Tłumaczę, jak dziecku: zdjęcie wykonane tym samym obiektywem, z tej samej odległości, i przy tej samej przesłonie wygląda TAK SAMO na KAŻDYM FORMACIE KLATKI pod względem kąta widzenia i głębi ostrości, a także tzw. plastyki, i ma takie same wymiary fizyczne na matrycy, ale nie to jest tematem wątku.
Tematem wątku jest rozmiar w pikselach, a nie w milimetrach, w zależności od gęstości matrycy.
Jakość zdjęcia też nie jest przedmiotem tego wątku.
Zdjęcie z C 6D będzie miało mniej pikseli, a więc mniej szczegółów, niż zdjęcie z C 80D wykonane w podanych wyżej warunkach. Przy niskim ISO zdjęcie z C 80D z racji większej szczegółowości będzie atrakcyjniejsze, niż zdjęcie z C 6D.
Żeby zdjęcie z C 6D było tak samo atrakcyjne, to trzeba albo zwiększyć ogniskową, albo bliżej podejść do obiektu, aby wielkości zdjęć zrównały się w pikselach. To jest wniosek płynący z tego wątku.
Zmieniając jakkolwiek warunek wstępny dla któregoś z aparatów zmienia się WSZYSTKO, i to też nie jest tematem wątku.
Wykonanie rzeczywistych zdjęć oboma aparatami, aby je porównać, mija się z celem, gdy wybór rozstrzyga się pomiędzy jakością a rozdzielczością obrazu finalnego.

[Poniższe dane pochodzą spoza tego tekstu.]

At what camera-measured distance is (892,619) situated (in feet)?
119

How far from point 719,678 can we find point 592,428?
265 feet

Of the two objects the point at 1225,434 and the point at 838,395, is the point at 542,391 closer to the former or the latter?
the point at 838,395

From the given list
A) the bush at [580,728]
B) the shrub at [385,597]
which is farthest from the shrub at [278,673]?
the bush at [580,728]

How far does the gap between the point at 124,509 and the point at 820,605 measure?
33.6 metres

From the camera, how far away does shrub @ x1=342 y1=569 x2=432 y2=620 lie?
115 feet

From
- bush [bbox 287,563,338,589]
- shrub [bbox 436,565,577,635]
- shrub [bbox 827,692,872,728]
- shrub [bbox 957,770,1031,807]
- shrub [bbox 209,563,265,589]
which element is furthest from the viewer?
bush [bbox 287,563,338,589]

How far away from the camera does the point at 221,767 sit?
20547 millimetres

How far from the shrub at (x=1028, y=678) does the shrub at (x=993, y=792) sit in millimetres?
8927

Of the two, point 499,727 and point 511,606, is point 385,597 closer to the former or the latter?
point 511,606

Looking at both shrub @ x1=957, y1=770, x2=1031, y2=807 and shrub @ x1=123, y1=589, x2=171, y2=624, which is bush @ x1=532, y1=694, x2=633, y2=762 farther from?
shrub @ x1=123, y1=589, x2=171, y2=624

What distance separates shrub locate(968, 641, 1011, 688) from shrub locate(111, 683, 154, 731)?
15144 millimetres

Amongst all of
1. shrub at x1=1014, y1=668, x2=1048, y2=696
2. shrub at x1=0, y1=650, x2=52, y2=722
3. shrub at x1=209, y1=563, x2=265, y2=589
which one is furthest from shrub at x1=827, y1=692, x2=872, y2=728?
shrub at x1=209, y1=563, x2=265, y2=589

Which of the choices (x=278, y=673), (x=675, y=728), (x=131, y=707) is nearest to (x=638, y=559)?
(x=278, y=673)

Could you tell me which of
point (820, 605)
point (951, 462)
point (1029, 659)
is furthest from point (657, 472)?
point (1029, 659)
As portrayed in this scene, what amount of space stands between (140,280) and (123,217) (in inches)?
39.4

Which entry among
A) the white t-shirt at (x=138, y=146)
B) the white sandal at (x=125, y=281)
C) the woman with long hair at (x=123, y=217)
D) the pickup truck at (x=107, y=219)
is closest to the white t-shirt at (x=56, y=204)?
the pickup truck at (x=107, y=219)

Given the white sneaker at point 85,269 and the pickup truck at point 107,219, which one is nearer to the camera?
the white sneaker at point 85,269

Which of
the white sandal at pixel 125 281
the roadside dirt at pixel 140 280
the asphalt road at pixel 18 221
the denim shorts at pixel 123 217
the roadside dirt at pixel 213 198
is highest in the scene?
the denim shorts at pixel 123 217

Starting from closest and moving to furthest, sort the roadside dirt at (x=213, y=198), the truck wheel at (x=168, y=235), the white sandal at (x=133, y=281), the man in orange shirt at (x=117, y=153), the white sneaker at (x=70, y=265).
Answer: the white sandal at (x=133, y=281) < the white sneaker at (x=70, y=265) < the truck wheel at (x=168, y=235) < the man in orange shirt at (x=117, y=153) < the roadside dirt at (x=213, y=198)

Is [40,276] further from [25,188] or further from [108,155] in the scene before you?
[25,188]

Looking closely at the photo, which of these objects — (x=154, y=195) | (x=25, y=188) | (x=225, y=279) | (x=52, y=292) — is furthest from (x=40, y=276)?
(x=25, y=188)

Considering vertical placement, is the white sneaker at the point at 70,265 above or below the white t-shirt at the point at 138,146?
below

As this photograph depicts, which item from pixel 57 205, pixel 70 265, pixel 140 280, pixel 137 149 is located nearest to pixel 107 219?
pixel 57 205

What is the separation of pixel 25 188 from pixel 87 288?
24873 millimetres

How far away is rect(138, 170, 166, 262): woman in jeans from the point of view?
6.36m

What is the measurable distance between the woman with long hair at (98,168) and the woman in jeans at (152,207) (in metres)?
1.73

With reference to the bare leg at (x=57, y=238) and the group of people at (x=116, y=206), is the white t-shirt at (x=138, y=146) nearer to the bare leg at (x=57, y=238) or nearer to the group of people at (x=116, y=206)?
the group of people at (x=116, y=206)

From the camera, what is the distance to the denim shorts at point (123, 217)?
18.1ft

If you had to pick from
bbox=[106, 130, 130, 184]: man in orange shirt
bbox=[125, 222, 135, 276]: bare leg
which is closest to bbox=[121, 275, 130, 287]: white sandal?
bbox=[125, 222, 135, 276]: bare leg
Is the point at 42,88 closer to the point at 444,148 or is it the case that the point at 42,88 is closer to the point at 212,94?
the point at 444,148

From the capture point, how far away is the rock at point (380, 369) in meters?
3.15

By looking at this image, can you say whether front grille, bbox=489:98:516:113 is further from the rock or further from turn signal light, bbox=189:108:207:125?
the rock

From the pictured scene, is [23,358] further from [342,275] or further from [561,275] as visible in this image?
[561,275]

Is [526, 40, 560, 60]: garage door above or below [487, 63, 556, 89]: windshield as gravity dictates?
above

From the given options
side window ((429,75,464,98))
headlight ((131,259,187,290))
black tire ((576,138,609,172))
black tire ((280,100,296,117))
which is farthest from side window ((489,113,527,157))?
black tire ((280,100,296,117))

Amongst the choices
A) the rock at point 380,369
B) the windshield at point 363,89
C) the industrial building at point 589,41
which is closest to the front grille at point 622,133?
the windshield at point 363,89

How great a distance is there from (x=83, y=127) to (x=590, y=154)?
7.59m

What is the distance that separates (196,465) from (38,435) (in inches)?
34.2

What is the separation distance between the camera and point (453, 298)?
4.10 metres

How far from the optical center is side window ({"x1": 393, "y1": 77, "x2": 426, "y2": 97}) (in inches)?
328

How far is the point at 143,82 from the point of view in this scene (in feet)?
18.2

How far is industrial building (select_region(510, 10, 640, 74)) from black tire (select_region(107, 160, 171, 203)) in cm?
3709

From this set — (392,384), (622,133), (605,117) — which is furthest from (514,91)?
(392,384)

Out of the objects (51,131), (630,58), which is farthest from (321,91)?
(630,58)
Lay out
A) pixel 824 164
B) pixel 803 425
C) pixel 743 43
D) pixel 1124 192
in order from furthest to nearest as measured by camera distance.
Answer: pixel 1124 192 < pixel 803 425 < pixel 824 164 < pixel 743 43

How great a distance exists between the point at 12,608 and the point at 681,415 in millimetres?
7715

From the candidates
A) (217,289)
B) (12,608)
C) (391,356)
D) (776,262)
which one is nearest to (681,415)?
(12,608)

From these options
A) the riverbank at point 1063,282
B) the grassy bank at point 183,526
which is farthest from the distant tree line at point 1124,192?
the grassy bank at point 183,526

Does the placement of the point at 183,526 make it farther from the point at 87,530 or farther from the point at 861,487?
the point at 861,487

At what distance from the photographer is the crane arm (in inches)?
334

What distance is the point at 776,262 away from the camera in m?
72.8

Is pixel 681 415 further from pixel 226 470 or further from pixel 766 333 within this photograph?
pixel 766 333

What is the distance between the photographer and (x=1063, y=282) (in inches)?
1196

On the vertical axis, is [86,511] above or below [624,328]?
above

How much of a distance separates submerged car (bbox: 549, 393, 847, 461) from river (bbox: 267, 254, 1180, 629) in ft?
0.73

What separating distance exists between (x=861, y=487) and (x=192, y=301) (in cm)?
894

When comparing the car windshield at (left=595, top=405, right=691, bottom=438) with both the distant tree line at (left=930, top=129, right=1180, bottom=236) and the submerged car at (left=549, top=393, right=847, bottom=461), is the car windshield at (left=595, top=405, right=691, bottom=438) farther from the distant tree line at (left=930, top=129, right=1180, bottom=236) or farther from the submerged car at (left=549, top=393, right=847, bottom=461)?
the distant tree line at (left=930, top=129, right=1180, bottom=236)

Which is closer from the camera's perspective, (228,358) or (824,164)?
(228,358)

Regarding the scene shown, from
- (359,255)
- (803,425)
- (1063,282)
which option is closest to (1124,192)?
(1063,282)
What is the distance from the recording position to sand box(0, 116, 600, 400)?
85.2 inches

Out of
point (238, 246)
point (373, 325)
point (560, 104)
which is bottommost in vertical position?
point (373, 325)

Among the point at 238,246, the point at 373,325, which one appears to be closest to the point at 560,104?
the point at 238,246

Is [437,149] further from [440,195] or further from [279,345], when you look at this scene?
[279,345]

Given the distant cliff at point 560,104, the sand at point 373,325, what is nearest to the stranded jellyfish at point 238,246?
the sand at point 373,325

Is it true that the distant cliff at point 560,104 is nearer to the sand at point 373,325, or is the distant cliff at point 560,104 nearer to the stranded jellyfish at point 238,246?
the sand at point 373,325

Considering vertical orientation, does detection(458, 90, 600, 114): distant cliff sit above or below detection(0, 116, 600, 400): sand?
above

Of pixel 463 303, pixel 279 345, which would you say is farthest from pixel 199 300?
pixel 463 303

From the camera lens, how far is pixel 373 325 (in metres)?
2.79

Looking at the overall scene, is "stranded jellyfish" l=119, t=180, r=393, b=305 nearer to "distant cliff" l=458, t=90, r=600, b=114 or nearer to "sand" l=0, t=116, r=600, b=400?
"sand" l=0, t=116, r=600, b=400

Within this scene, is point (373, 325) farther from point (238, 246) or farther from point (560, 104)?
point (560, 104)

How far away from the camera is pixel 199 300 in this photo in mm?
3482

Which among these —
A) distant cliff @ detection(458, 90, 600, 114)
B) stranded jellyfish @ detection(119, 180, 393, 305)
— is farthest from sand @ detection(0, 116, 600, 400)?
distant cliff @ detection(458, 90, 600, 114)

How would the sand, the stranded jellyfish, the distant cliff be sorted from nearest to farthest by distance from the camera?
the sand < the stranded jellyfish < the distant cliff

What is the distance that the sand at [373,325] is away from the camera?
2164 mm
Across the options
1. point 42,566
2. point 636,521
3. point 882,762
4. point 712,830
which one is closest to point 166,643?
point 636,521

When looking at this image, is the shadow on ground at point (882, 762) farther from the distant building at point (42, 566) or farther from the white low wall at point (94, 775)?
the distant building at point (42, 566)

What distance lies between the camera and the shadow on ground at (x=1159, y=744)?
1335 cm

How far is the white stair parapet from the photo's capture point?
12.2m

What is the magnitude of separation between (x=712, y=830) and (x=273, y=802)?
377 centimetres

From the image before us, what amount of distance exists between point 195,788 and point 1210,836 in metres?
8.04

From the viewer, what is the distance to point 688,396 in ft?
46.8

Można sobie sfotografować gazetę i się przekonać, że tekst będzie doskonale czytelny na zdjęciu z C 80D, a zupełnie zamazany na zdjęciu z C 6D. W takiej sytuacji bredzenie o jakości jest czystym biciem piany, które się kompletnie nie przekłada na praktyczny użytek.